EXERCISE DIRECTIONS: Please copy the listing below word for word, keeping every line in its original order.

## Start EXERCISE MATERIAL

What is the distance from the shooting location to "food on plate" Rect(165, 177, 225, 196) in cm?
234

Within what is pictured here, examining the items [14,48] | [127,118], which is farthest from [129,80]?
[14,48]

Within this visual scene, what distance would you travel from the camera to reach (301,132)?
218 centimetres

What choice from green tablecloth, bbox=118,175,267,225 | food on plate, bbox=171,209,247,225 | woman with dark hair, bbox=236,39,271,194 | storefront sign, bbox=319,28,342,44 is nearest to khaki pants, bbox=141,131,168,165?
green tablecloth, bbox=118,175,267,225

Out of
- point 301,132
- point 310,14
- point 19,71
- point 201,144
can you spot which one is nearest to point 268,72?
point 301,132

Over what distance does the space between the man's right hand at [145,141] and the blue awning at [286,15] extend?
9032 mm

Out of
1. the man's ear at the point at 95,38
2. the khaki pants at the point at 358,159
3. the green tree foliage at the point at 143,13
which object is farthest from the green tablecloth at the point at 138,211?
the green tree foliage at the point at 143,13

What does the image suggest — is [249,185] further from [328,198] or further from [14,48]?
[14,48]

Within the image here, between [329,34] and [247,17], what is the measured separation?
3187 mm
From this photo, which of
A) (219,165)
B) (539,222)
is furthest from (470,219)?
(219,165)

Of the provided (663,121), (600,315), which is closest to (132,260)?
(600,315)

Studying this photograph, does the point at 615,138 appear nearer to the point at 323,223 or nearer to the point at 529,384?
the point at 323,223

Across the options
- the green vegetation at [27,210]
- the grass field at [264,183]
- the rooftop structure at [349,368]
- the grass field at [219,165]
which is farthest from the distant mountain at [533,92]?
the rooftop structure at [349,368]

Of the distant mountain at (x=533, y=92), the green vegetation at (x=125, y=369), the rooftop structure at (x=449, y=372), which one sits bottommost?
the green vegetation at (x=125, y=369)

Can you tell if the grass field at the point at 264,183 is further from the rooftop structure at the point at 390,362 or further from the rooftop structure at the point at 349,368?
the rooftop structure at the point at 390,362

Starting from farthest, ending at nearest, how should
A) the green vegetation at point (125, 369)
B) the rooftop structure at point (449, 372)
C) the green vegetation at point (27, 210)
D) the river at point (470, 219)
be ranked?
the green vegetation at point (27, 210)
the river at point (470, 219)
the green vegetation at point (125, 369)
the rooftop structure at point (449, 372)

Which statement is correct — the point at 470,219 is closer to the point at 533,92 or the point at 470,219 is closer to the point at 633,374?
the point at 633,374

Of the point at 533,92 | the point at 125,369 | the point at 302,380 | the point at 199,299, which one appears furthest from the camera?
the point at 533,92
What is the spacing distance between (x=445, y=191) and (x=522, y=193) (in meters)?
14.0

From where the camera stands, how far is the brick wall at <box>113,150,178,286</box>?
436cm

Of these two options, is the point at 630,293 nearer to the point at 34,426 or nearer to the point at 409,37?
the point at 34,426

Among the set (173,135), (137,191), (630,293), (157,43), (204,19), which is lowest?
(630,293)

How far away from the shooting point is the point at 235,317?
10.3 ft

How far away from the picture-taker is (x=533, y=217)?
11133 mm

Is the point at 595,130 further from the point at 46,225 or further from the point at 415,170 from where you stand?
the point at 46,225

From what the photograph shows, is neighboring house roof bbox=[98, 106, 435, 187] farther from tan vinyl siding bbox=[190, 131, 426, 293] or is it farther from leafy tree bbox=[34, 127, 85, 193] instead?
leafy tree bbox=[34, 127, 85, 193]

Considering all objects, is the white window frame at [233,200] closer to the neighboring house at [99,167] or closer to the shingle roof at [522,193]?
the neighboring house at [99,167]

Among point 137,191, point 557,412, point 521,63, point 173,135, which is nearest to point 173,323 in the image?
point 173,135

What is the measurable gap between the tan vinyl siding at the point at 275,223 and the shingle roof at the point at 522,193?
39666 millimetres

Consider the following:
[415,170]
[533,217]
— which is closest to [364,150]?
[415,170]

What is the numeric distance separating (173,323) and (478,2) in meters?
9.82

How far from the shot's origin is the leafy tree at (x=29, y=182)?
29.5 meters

## End EXERCISE MATERIAL

WRITTEN RESPONSE:
What is the distance from the shooting location to "food on plate" Rect(165, 177, 225, 196) in cm?
234

Within what is pictured here, examining the items [14,48] | [127,118], which is farthest from [129,80]?
[14,48]

Within this visual scene, what distance would you travel from the camera to reach (301,132)?
218 centimetres

What choice from green tablecloth, bbox=118,175,267,225 | food on plate, bbox=171,209,247,225 | woman with dark hair, bbox=236,39,271,194 | storefront sign, bbox=319,28,342,44 is nearest to khaki pants, bbox=141,131,168,165?
green tablecloth, bbox=118,175,267,225

Out of
- point 301,132
- point 310,14
- point 19,71
- point 201,144
can you spot which one is nearest to point 268,72?
point 301,132

Over what distance does the space between the man's right hand at [145,141] and the blue awning at [286,15] extend?
9032 mm

Out of
1. the man's ear at the point at 95,38
2. the khaki pants at the point at 358,159
3. the green tree foliage at the point at 143,13
which object is farthest from the green tablecloth at the point at 138,211?
the green tree foliage at the point at 143,13

What does the image suggest — is [249,185] further from [328,198] or further from [14,48]?
[14,48]

Within the image here, between [329,34] and [247,17], what is the measured separation?
3187 mm
From this photo, which of
A) (219,165)
B) (539,222)
is furthest from (470,219)?
(219,165)

Of the provided (663,121), (600,315), which is closest to (132,260)?
(600,315)

Studying this photograph, does the point at 615,138 appear nearer to the point at 323,223 or nearer to the point at 529,384?
the point at 323,223

Across the options
- the green vegetation at [27,210]
- the grass field at [264,183]
- the rooftop structure at [349,368]
- the grass field at [219,165]
which is farthest from the distant mountain at [533,92]?
the rooftop structure at [349,368]

Of the distant mountain at (x=533, y=92), the green vegetation at (x=125, y=369), the rooftop structure at (x=449, y=372), which one sits bottommost?
the green vegetation at (x=125, y=369)

Can you tell if the grass field at the point at 264,183 is further from the rooftop structure at the point at 390,362 or further from the rooftop structure at the point at 349,368?
the rooftop structure at the point at 390,362

Starting from farthest, ending at nearest, how should
A) the green vegetation at point (125, 369)
B) the rooftop structure at point (449, 372)
C) the green vegetation at point (27, 210)
D) the river at point (470, 219)
be ranked?
the green vegetation at point (27, 210)
the river at point (470, 219)
the green vegetation at point (125, 369)
the rooftop structure at point (449, 372)

Which statement is correct — the point at 470,219 is closer to the point at 533,92 or the point at 470,219 is closer to the point at 633,374?
the point at 633,374

Of the point at 533,92 | the point at 125,369 | the point at 302,380 | the point at 199,299, which one appears furthest from the camera?
the point at 533,92
What is the spacing distance between (x=445, y=191) and (x=522, y=193) (in meters)?
14.0

From where the camera stands, how far is the brick wall at <box>113,150,178,286</box>?
436cm

Of these two options, is the point at 630,293 nearer to the point at 34,426 or nearer to the point at 409,37?
the point at 34,426

Among the set (173,135), (137,191), (630,293), (157,43), (204,19), which is lowest?
(630,293)

How far away from the shooting point is the point at 235,317?
10.3 ft

How far away from the picture-taker is (x=533, y=217)?
11133 mm

Is the point at 595,130 further from the point at 46,225 or further from the point at 415,170 from where you stand?
the point at 46,225

From what the photograph shows, is neighboring house roof bbox=[98, 106, 435, 187] farther from tan vinyl siding bbox=[190, 131, 426, 293] or is it farther from leafy tree bbox=[34, 127, 85, 193] instead?
leafy tree bbox=[34, 127, 85, 193]

Considering all objects, is the white window frame at [233,200] closer to the neighboring house at [99,167] or closer to the shingle roof at [522,193]?
the neighboring house at [99,167]

Among point 137,191, point 557,412, point 521,63, point 173,135, which is nearest to point 173,323 in the image?
point 173,135

What is the measurable gap between the tan vinyl siding at the point at 275,223 and the shingle roof at the point at 522,193?
39666 millimetres

Consider the following:
[415,170]
[533,217]
— which is closest to [364,150]?
[415,170]

What is the numeric distance separating (173,323) and (478,2) in meters?
9.82

How far from the shot's origin is the leafy tree at (x=29, y=182)?
29.5 meters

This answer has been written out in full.